1

I would like for Google to ignore URLs like this:

https://www.example.com/blog/category/web-development?page=2

As my links are getting indexed in Google I need to stop indexing them. What code should I use to not index them?

This is my curet robots.txt file:

Disallow: /cgi-bin/
Disallow: /scripts/
Disallow: /privacy
Disallow: /404.html
Disallow: /500.html
Disallow: /tweets
Disallow: /tweet/

Can I use this to disallow them?

Disallow: /blog/category/*?*
Paul Roub
  • 36,322
  • 27
  • 84
  • 93
  • 1
    @Machavity: I don’t think that this questions ask for SEO advice. It’s plain specification-based question (to answer the question, only the robots.txt spec + Google’s extension of it are relevant). – unor Jul 11 '18 at 15:50
  • 1
    @Machavity it's rare that I disagree with you, but... what unor said. – Paul Roub Jul 11 '18 at 15:55
  • 2
    Close vote retracted – Machavity Jul 11 '18 at 15:59

1 Answers1

0

With robots.txt, you can prevent crawling, not necessarily indexing.

If you want to disallow Google to crawl URLs

  • whose paths start with /blog/category/, and
  • that contain a query component (e.g., ?, ?page, ?page=2, ?foo=bar&page=2 etc.)

then you can use this:

Disallow: /blog/category/*?

You don’t need another * at the end because Disallow values represent the start of the URL (beginning from the path).

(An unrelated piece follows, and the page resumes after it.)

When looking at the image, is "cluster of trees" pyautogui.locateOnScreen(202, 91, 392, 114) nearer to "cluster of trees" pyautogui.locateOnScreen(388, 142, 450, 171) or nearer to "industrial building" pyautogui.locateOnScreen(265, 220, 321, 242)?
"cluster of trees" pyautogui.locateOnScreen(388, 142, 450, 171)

But note that this is not supported by all bots. According to the original robots.txt spec, the * has no special meaning. Conforming bots would interpret the above line literally (* as part of the path). If you were to follow only the rules from the original specification, you would have to list every occurrence:

Disallow: /blog/category/c1?
Disallow: /blog/category/c2?
Disallow: /blog/category/c3?
unor
  • 92,415
  • 26
  • 211
  • 360